The way I read it, the APA is trying to distinguish between nonphysical sexualized versus nonphysical nonsexualized emotional interactions. From that point of view, emotional incest shouldn’t be called covert incest.
To make things even more confusing, emotional incest is also called “spousification“, “enmeshment“, or “enmeshed parent-child relationship“, all terms that could also be called “covert incest” depending on the specific scenario taking place.
Super exhausting! But my point in spelling all of this out is so you’re aware of the interchangeability of these terms and can determine whether a therapist you’re considering going to actually knows what they’re talking about.
31 Signs of Emotional Incest
In The Emotional Incest Syndrome: What to do When a Parent’s Love Rules Your Life, authors Dr. Patricia Love and Jo Robinson list signs of emotional incest in children, teens, and adults:
For children and teens, signs include:
- Feelings of guilt or unworthiness
- Anxiety
- Depression
- Feeling responsible for a parent’s feelings
- Difficulty making and sustaining friendships
- Isolation from others
- Conflict or strain with siblings and/or the other parent
- Poor self-esteem
- Perfectionism
In addition to the above, signs in adults include:
- Being a people-pleaser
- Lack of self-identity
- Fear of rejection
- Difficulty maintaining healthy relationships
- Fear of getting close to others
- Putting the needs of others before one’s own
- A strong desire to succeed
- Finding a partner that is similar to one’s parent
- Eating disorders
- Drug or alcohol addiction
- Sexual dysfunction issues
Dr. Love is a licensed professional counselor and former professor, but as explained in the upcoming post, “Did Your Parent Crave Your Attention? You Might Suffer From Emotional Incest.”, the mental health field is plagued with religiously biased therapists who end up harming clients because of said bias. One of the Amazon reviews for this book is definitely a red flag:
“The only thing I did not like about the book was it talked about ways to “make amends” in the back. Yes, with some parents it is possible to form a new healthy relationship, but some people you just can’t reach. I don’t know if she mentions the no contact option in the back of the book but for some children they will end up having to cut ties completely with said person because not all people are capable of respecting your boundaries.”

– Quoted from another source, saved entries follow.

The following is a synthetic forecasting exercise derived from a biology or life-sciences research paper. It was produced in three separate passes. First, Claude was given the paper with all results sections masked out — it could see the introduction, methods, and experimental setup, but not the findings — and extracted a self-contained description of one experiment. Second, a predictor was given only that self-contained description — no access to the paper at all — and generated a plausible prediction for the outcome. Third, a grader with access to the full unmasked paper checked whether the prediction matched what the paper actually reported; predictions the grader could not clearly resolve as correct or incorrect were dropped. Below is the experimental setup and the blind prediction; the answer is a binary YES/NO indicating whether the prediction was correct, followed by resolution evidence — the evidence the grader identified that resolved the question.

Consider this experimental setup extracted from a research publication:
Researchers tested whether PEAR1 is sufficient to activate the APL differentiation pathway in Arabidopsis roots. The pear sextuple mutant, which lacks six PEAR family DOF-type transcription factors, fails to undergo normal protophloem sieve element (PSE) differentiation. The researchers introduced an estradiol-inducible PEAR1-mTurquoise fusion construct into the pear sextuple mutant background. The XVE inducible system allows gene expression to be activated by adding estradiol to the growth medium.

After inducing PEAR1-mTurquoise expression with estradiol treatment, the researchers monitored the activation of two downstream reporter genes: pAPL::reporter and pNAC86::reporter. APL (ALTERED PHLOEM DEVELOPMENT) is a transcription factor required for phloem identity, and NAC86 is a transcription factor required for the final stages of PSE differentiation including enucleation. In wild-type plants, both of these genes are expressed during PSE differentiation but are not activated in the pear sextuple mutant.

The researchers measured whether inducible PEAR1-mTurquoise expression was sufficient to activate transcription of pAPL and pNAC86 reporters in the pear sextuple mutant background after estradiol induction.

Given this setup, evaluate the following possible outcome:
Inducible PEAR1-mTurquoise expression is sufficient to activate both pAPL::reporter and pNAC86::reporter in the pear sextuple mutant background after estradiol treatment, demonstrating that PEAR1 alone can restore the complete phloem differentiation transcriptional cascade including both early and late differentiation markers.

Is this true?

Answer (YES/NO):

This reviewer is so spot on!
Any therapist who suggests you should or urges you to make amends with your abusive parents is re-victimizing you.
Parents/caregivers need to be held accountable for their actions and compensate their child victim for losses suffered as a result of said parent/caregiver’s crime, not the other way around. It is not the now-adult child’s responsibility to coddle the parent—a repeat of what they likely were forced to do as a child—by initiating making amends, forgiving and forgetting, and otherwise letting the “helpless” parent off the hook.
In contrast, the book Adult Children of Emotionally Immature Parents by Dr. Lindsay Gibson, a licensed clinical psychologist, appears to be firmly on the side of the child and for calling out parent/caregiver’s abuse. Gibson was also an Assistant Adjunct Professor for the College of William and Mary and Old Dominion University, teaching doctoral student classes in Clinical Psychology.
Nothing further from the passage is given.